Девка оперлась о колесо и чесала ногу о ногу. Пыль изнеможенно висела неподвижными клубами.
— Душегуб!.. Кровопивец!.. Ой, батюшки!.. Ой, светы!..
Со сбившимся платком и ненавистью, преодолевшей вечную усталость, она вырвалась и, отбежав, стала поправлять выбившиеся жидкие косички и платок.
Мужик было погнался, но она с резвостью, не свойственной костлявому лицу, измученности и озлоблению, побежала.
Мужик остановился.
— Черт с тобой!
Поскреб в космах.
— Куды спрятала бутылку?
— Все вылопал.
— Брешешь, оставалось... запрятала... убью!
— На кой ляд она мне, — сам в солому засунул.
Тот полез корявой, черной, как земля, полопавшейся от ветра, солнца и работы рукой в сбившуюся под ребятами в труху солому, вытащил бутылку и покачал на солнце сверкающую колебанием влагу.
— И дна не кроет... эхма!..
И, запрокидывая голову и бульбукая, стал глотать.

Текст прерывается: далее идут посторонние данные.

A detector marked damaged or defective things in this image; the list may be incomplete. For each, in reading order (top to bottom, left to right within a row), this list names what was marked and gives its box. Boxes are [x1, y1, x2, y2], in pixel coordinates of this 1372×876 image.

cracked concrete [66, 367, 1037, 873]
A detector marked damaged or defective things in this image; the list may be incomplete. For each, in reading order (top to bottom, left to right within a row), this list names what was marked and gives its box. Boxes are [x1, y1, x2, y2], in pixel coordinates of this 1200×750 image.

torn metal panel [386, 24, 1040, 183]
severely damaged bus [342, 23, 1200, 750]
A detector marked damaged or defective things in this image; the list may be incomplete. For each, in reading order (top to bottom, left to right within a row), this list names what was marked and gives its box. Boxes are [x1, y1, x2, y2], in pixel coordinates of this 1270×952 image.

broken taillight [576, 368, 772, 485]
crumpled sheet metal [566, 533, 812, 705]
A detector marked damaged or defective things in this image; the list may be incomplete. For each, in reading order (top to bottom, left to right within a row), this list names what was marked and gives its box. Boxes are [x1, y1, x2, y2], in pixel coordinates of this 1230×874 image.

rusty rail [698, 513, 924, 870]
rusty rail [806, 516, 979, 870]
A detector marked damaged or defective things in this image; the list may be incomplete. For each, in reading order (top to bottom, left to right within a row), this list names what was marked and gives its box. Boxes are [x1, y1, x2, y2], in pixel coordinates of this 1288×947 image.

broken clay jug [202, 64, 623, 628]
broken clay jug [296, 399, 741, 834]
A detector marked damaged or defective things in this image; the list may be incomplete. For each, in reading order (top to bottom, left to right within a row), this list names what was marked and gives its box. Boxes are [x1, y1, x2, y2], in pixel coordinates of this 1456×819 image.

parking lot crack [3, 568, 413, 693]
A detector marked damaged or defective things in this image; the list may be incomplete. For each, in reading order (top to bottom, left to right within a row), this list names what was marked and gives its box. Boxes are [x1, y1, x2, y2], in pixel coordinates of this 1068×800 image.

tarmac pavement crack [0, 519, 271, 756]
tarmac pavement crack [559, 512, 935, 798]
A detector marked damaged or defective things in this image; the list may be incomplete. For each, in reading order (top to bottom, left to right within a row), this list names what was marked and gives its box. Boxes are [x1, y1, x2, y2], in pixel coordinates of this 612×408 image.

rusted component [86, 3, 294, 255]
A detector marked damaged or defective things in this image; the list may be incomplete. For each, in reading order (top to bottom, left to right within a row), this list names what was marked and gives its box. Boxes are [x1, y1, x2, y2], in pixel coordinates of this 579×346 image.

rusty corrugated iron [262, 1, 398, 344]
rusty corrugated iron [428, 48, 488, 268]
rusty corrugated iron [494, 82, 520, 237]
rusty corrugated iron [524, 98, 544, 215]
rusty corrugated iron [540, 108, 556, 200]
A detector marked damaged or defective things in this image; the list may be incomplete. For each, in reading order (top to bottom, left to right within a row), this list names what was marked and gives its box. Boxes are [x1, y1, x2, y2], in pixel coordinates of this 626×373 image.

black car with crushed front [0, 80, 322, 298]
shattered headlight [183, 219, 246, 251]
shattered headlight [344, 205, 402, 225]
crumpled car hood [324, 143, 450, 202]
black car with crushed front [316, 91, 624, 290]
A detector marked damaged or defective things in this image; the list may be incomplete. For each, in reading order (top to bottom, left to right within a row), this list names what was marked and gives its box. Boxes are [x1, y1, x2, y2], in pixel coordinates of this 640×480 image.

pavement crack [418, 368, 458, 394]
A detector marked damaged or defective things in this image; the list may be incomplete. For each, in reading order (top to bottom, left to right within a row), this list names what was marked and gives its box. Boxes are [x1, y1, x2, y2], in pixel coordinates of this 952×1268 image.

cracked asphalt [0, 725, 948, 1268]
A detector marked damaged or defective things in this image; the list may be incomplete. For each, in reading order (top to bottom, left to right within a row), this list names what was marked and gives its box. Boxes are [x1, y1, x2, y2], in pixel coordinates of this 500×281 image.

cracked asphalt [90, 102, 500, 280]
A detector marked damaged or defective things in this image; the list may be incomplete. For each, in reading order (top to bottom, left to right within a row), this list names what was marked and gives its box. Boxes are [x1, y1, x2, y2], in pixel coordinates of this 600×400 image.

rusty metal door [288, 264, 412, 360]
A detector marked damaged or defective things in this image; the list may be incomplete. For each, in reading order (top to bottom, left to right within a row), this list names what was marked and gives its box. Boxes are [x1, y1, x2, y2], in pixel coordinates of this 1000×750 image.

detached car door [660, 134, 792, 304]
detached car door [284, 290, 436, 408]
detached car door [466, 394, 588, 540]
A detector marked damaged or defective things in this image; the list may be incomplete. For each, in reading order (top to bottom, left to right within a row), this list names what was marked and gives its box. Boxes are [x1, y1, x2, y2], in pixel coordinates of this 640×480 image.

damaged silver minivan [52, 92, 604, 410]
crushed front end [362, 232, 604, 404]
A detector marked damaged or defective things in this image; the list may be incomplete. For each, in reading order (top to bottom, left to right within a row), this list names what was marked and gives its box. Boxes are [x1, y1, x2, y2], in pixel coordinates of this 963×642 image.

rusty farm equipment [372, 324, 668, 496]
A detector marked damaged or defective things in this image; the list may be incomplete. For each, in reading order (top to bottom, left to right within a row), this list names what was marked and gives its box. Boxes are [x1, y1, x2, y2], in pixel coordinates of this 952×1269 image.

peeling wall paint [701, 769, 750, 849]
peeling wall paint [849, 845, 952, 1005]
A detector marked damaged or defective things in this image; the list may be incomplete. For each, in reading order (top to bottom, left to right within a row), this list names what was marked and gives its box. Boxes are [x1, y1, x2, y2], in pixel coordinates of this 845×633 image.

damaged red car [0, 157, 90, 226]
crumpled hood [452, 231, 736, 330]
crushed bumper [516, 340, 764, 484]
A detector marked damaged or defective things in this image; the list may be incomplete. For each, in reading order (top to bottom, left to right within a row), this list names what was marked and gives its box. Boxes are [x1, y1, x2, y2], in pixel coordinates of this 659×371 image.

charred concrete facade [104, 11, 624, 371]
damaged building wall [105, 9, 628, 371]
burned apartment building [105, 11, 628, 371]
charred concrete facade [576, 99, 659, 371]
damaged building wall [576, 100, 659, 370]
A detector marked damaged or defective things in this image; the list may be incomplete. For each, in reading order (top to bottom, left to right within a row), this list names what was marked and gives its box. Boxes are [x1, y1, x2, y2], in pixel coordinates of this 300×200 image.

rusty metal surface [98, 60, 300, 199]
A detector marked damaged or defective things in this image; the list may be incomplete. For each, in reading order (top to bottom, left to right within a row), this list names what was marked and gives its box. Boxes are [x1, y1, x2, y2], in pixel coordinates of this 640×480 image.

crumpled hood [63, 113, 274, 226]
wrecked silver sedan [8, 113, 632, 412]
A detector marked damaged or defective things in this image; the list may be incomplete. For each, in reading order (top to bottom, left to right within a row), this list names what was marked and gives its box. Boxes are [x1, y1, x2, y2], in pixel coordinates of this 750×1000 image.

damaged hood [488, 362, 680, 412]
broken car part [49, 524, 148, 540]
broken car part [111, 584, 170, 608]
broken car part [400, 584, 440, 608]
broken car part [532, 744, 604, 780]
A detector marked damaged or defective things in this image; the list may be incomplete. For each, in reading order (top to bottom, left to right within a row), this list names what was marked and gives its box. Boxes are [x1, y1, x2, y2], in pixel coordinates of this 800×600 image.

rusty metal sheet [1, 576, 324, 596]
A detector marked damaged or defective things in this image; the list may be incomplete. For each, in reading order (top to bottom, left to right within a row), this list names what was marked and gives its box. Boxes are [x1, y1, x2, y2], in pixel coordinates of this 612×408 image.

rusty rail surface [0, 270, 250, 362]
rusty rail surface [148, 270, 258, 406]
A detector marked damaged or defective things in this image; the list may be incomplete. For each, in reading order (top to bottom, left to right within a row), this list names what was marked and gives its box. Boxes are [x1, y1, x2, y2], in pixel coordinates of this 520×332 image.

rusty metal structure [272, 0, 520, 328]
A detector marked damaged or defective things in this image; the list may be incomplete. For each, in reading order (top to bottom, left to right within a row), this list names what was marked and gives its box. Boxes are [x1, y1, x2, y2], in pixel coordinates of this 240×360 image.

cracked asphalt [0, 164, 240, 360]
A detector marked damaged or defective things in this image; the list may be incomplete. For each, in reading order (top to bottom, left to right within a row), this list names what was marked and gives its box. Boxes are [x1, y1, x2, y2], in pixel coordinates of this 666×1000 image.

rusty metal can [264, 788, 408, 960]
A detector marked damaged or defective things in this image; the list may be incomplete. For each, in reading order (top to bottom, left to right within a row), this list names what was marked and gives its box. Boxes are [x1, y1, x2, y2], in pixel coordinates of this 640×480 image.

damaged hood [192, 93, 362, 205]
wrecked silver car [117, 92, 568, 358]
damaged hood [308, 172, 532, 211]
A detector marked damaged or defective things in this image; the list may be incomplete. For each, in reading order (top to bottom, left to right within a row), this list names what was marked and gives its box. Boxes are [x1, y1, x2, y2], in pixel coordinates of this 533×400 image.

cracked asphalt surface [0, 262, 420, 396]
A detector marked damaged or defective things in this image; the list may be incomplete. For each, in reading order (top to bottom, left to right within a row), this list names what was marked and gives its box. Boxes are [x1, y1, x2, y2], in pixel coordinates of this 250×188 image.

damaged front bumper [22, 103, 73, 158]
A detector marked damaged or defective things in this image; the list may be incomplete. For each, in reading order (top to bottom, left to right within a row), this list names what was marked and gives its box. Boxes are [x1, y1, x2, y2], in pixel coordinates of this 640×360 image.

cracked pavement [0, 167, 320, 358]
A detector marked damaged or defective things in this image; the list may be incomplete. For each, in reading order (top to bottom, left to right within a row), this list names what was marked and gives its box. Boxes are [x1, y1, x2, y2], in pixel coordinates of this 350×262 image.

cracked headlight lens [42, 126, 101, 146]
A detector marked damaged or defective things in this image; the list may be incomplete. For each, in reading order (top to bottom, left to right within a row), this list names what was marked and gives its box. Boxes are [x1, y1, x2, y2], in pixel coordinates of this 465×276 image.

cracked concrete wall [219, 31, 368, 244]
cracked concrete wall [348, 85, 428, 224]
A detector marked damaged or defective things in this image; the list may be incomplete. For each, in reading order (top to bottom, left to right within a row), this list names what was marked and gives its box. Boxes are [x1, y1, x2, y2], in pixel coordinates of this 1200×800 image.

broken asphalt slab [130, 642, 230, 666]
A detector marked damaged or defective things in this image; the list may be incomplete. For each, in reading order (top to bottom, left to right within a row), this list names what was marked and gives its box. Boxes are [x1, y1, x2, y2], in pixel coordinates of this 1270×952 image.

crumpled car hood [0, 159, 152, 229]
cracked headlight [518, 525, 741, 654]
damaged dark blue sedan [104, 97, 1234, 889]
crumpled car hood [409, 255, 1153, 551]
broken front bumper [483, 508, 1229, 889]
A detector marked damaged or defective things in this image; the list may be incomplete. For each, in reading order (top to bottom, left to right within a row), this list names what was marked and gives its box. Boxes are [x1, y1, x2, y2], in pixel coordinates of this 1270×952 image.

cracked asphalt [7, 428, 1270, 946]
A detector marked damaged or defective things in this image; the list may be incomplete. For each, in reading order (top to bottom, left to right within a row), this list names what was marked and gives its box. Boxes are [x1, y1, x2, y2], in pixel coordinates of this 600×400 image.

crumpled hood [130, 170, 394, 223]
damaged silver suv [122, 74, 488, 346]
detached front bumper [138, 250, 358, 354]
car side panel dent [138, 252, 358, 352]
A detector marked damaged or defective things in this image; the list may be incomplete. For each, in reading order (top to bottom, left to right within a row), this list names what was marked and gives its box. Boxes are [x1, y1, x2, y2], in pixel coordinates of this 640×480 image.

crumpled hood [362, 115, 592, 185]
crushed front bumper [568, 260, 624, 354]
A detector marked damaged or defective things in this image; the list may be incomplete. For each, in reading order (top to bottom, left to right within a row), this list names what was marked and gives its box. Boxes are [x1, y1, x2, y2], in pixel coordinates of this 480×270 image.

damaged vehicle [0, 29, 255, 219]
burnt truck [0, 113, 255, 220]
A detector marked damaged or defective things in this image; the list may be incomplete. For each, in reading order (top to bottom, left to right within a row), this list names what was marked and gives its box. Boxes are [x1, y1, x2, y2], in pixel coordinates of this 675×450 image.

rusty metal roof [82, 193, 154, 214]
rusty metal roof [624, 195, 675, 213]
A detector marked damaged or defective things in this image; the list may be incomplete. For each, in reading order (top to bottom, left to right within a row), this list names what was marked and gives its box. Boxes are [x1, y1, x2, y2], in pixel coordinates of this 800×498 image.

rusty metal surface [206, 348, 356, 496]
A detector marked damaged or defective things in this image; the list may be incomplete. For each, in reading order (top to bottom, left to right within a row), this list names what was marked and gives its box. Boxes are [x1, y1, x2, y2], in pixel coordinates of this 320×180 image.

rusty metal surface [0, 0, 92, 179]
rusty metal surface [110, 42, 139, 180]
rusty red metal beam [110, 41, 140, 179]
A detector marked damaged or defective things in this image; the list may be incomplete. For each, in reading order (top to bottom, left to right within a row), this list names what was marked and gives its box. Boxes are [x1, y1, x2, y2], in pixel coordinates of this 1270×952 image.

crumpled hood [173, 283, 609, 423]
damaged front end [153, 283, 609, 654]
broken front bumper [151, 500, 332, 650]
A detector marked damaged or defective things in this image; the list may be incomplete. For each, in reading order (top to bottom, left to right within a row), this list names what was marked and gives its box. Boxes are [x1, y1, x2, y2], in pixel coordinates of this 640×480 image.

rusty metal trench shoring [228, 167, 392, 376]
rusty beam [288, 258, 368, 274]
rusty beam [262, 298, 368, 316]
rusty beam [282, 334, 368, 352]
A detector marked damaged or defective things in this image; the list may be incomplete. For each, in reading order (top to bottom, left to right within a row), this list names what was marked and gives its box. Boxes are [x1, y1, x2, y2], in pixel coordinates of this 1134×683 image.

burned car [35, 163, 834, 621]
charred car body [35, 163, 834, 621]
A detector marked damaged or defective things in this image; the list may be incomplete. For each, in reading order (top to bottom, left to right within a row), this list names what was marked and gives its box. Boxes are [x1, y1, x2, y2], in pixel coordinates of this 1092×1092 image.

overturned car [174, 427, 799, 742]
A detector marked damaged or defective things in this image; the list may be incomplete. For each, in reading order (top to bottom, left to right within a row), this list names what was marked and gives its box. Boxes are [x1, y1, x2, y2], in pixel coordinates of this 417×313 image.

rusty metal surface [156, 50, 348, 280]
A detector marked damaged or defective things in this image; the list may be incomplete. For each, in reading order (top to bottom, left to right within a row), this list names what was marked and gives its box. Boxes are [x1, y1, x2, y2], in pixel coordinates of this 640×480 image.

Опять скрипит среди рыжего, сожженного, с высохшими озерцами луга повозка; идет за колесами девка, и ноги по колено в ленивых серых клубах медленно встающей горячей пыли.
Пусто. С тайной надеждой стоят на самом краю сизые смутные горы, далеко уходя, тают в знойно-трепещущем воздухе, и надо всем — маленькое ослепительное, иглистое солнце.
Женщина, безнадежно глядя вперед костлявым лицом, без устали дергает веревочные вожжи и чмокает истрескавшимися синими губами:
— Но-о... Но-о, стала...
Разморенные жаром ребячьи головенки не держатся на шее, валятся то на ту, то на другую сторону.
Мужик, с красным, пылающим, точно из бани, липким от пота лицом, черным раскрытым ртом, в который бьет солнце, и мотая от тряски из стороны в сторону головой, лежит навзничь, свесив через грядку согнутые в коленях ноги, храпит, мучительно захлебываясь, на минуту замолкая, перехваченный удушьем, и опять заглушает храпом одинокий скрип повозки.
Неведомо откуда взявшийся чибис медленно летает над повозкой и над лугом и жалобно, тонко кричит: «Чьи-и... ви! чьи-и-ви!..» — жалобно и безнадежно, как будто, кроме этого иссохшего сереющего луга, ничего нет на свете.
«Чьи-и... ви?..»
— Маму-уня, папу-уня задавил...
— Нишкните!.. Проснется — будет вам...
Ребятишки жмутся в самый угол повозки, стараясь не притрагиваться к обжигающему дереву. Качается мертвое тело с согнутыми ногами. Носится белая, с черно-опаленными крыльями птица, как потревоженный дух, с жалобным криком и все спрашивает, не ожидая ответа:
«Чьи-и... ви?..»
— А?.. А?.. Чего такое?.. Но!.. Но!.. — испуганно и беспокойно заметался мужик, с красными, как мясо, глазами, с соломой в космах, с иссохшей в углу рта слюной, к которой неотступно липли носившиеся мухи, и, выхватив вожжи, задергал.
— Што ты!.. Ополоумел... Окстись...
Лошадь стояла. Далеко позади над дорогой, ее заслоняя, висела нетревожимая пыль.
Горы возле. И они уже не сизые и манящие, да и не горы это, а просто неровные, размытые обрывы, а за ними поверху нескончаемо уходит степь. По подошве тянутся сады.